Огнев видел, как вопросы обучения санитаров-носильщиков, чернорабочих военной медицины, заставляют одних врачей смотреть удивленно и недоверчиво, а других — торопливо конспектировать. Старая злобная присказка "военный врач — не военный и не врач", печально справедливая для мирного времени, сейчас не действует. Военный врач должен быть и военным, и врачом. И хирургом, и командиром, и организатором, и учителем. А многие врачи, как сказал кто-то из крупнейших наших военных хирургов, прячутся в операционной от тех нехирургических проблем, которые никуда не денутся, если повернуться к ним спиной.
Вечером первого дня конференции Денисенко, разумеется, нашел среди приехавших коллег Эпштейна. У того, кроме пачки исписанных бисерным почерком листов, было с собой еще два здоровенных трофейных фибровых чемодана с надписями: “Не ронять!”.
Эпштейн с простительной гордостью объяснил, что сумел пробить своему ППГ два доклада. Секрета из тем он не делал и, кажется, был готов доложить и в неформальной обстановке. А чемоданы, добавил он, это работа старшего лейтенанта Новиковой, она же и будет рассказывать.
Старший лейтенант Новикова (“Какие ж тогда у него младшие?”, подумал про себя Огнев) — судя по виду, вчерашняя студентка, была премирована поездкой на конференцию и докладом за отличную работу. Насколько Огнев знал Эпштейна, это означало, что старший лейтенант действительно работала за двоих, причем и руками на “отлично”, и головой тоже. Несмотря на форму, Эпштейн и Новикова смотрелись очень по-мирному, как профессор и лучшая его дипломница.
Сам же Эпштейн приехал с темой, которая обещала переворот в лечении шока. “Завтра, все завтра!” — отказался он раскрывать подробности, хотя видно было, что идея увлекла его с головой.
Новикова читала доклад, ужасно краснея, но не запинаясь и не сбиваясь. Гипсы были действительно отличные, а рекомендованные самой Гориневской методы изготовления типовых гипсовых повязок для легкораненых должны были сберечь немало сил врачей и здоровья раненых.
Рентгеновские снимки и образцы гипсов пустили по рукам.
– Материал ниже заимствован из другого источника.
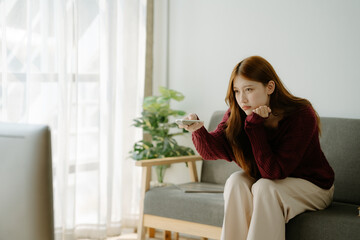Young Asian woman feeling happy, smiling and watching TV while relaxing in the living room at home.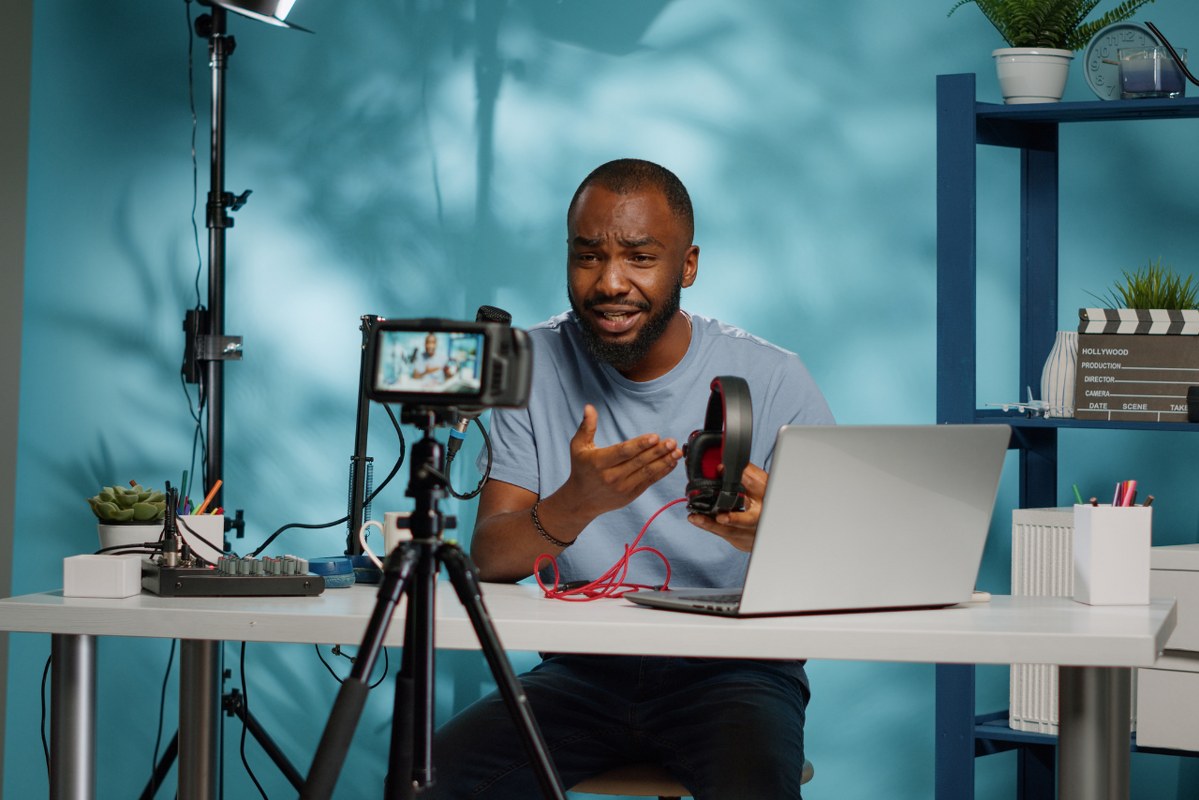 Content creator holding headphones for product review.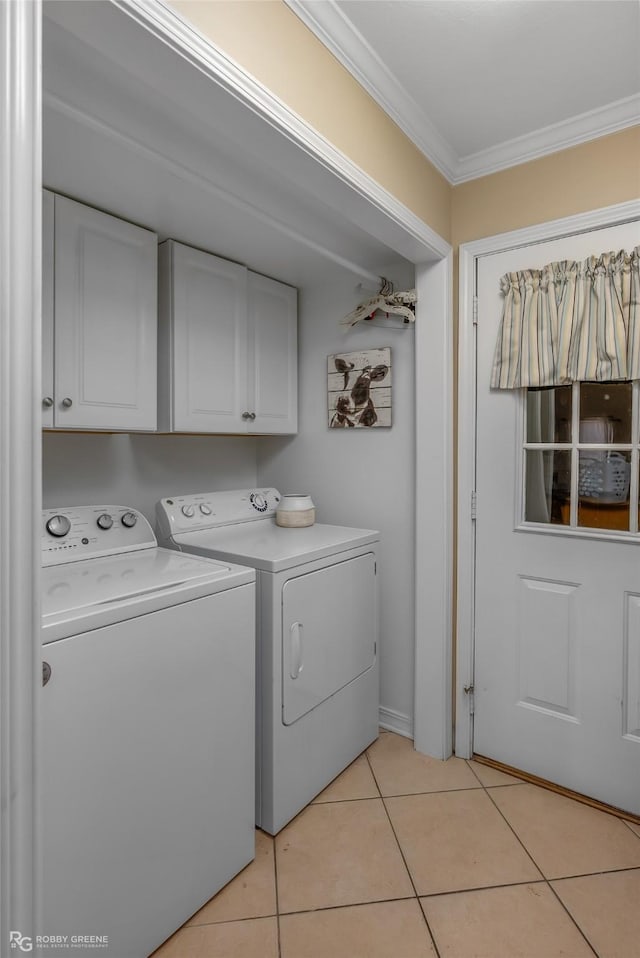 laundry area with light tile patterned floors, independent washer and dryer, crown molding, and cabinets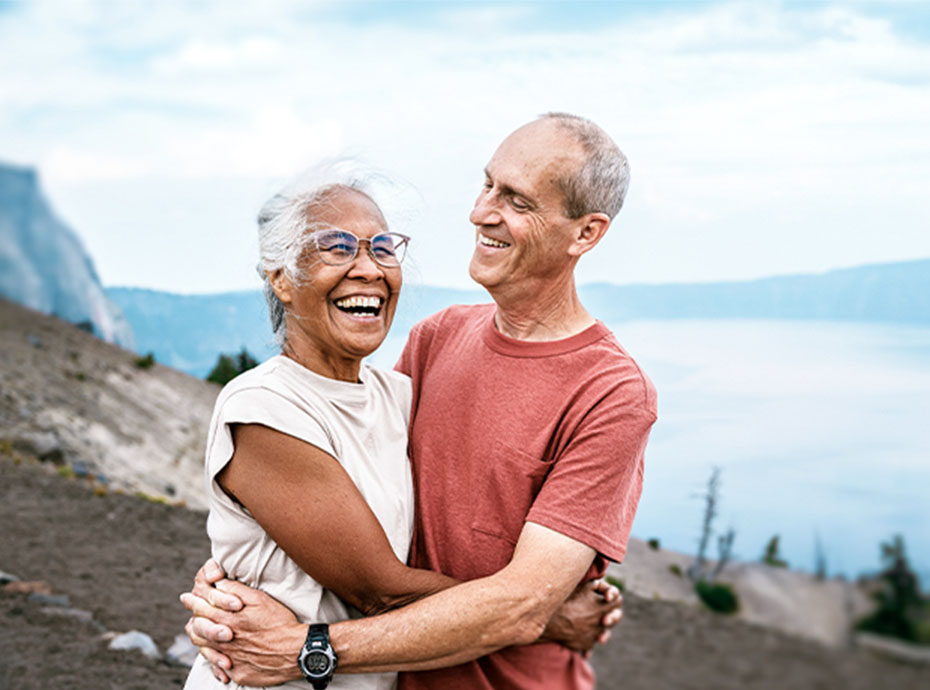 Older couple hugging and smiling outdoors near water and mountains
И снимки были отличные, и повязки сделаны превосходно.
— Артист, — не удержавшись, заметил вполголоса Денисенко, — скульптор, Челлини Южного фронта. Дай ему волю, он бы из этого гипса и дивчину с веслом вылепил, да кто же ему столько даст!
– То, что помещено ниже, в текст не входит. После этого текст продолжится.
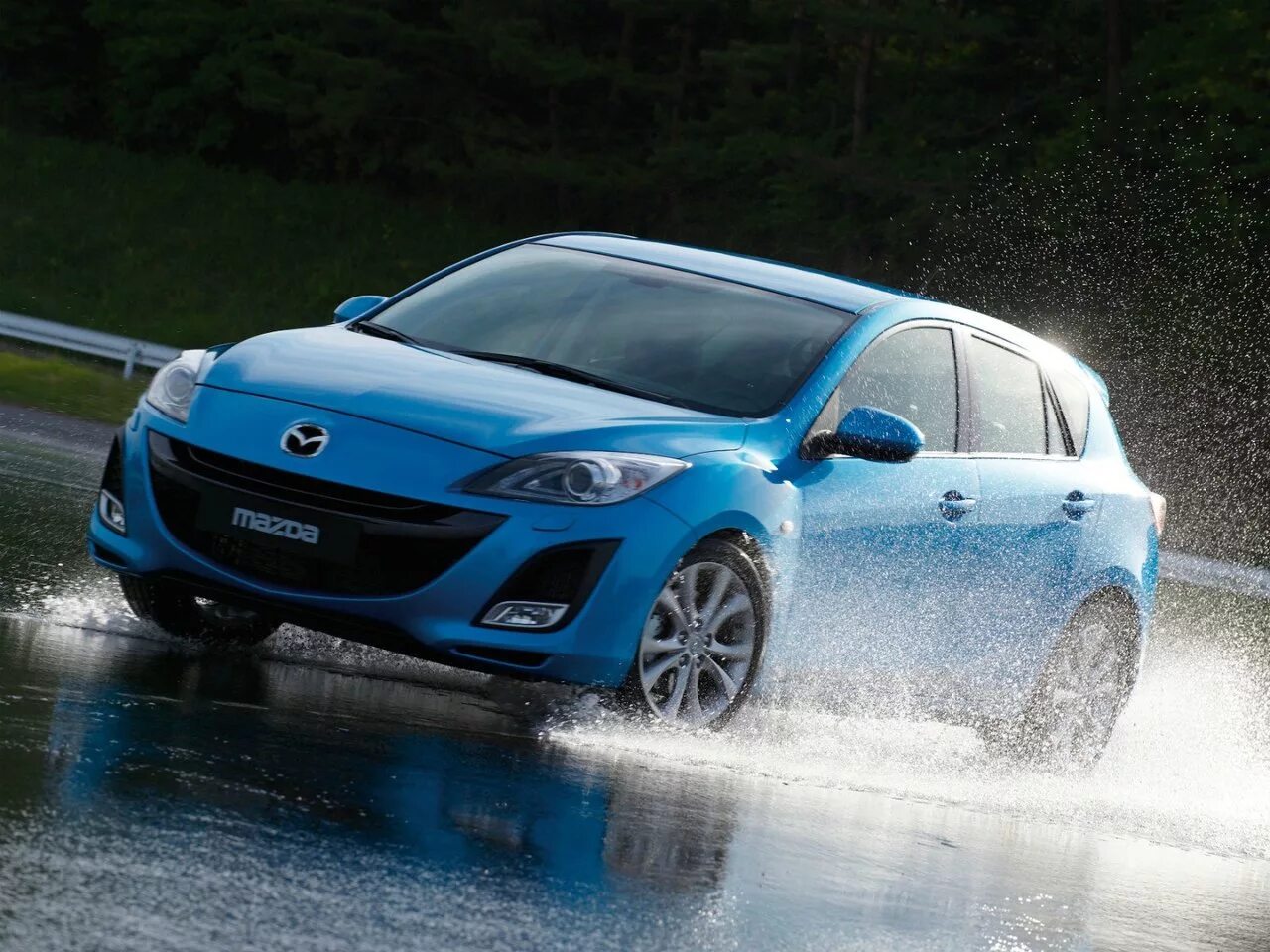 Машина мазда фото. Mazda 3 BL хэтчбек. Mazda 3 2010. Мазда 3 хэтчбек 2009. Mazda 3 2010 Hatchback.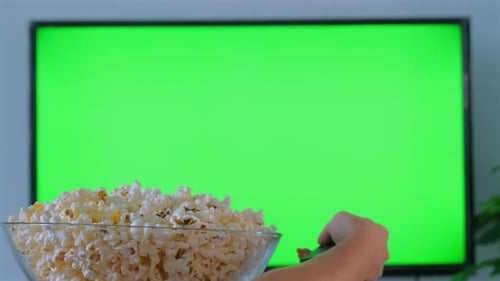 Popcorn Bowl in front of Green Screen Television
— Как учит нас товарищ Гориневская, раненый в глухом гипсе должен спать спокойно, но хирургу следует бодрствовать. — закончила Новикова доклад, — Вот результаты работы нашего госпиталя, товарищи, начиная с ноября сорок второго. Динамику вы можете оценить и сами.
— Вашей работы, товарищ Новикова, — громко сказал Эпштейн в аккурат между концом доклада и аплодисментами.
Он смотрел на докладчицу с поистине отеческой гордостью, а старший лейтенант впервые сбилась с голоса. “Спасибо” она скорее пискнула, чем произнесла.
Эпштейн приехал с идеей субокциптальной пункции [Введение фосфата натрия в большую цистерну головного мозга путем затылочной пункции, идея Штерн по борьбе с шоком. Опробована во время Финской, без достаточной статистики. Попытки использования в ходе Великой Отечественной показали, что метод неработоспособен, проверка лучшими военными врачами СССР дала однозначный вердикт “Не работает”. Активные попытки внедрения этого метода были использованы против Штерн во время послевоенных репрессий.], которую очень пропагандировал именно для медсанбатов “и даже для полковых медицинских пунктов”. Он буквально светился и простой, красивой идеей, и Линой Соломоновной Штерн, первой женщиной — профессором Женевского университета, первооткрывательницей гематоэнцефалического барьера. Трудно было сказать, что больше его восхищало — новый метод или открывшиеся в Советском Союзе возможности для талантов.